*EXERCISE AIM*. Without adding anything, give again the lines from the one holding "scientific name: Odocoileus" through the final line of the records, exactly, with both ends included and pictures dropped.

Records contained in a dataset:
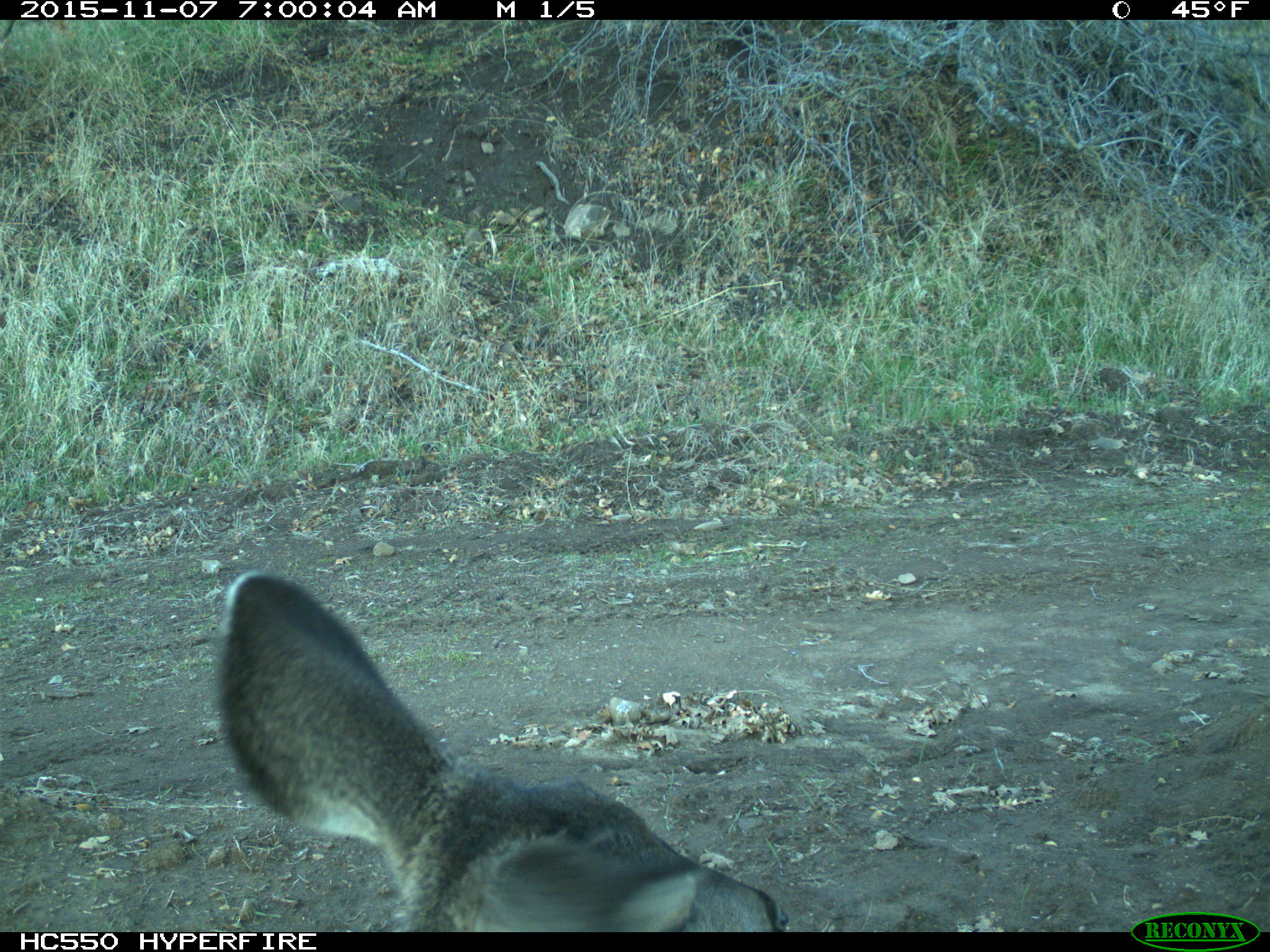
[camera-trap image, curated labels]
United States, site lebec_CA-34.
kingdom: Animalia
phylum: Chordata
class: Mammalia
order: Artiodactyla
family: Cervidae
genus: Odocoileus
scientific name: Odocoileus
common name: deer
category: unidentified deer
Unidentified deer (deer) (Odocoileus).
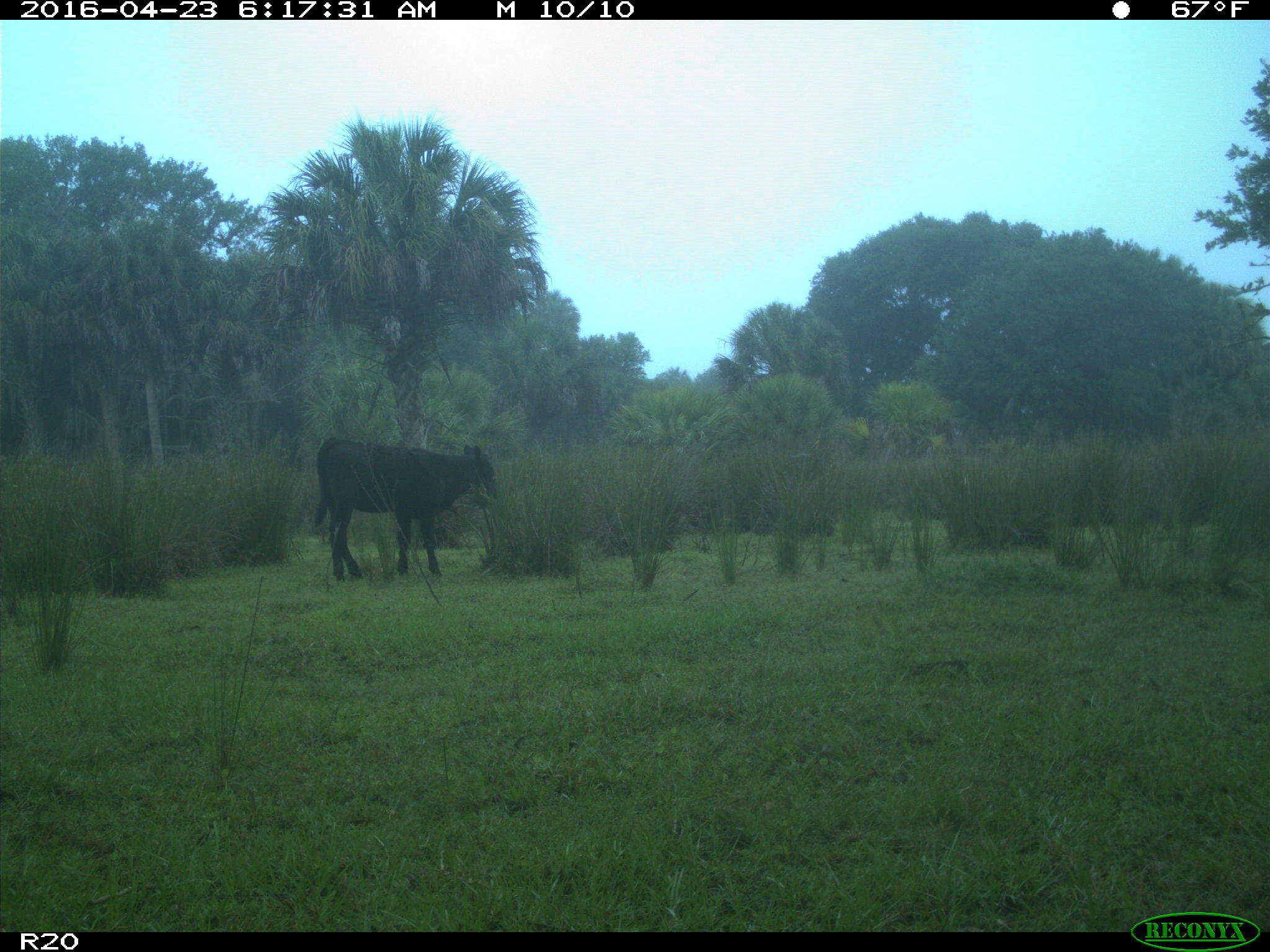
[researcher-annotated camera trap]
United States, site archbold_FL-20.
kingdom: Animalia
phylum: Chordata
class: Mammalia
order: Artiodactyla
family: Bovidae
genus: Bos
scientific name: Bos taurus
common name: domestic cow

*EXERCISE RESULT*.
scientific name: Odocoileus
common name: deer
category: unidentified deer
Unidentified deer (deer) (Odocoileus).
[researcher-annotated camera trap]
United States, site archbold_FL-20.
kingdom: Animalia
phylum: Chordata
class: Mammalia
order: Artiodactyla
family: Bovidae
genus: Bos
scientific name: Bos taurus
common name: domestic cow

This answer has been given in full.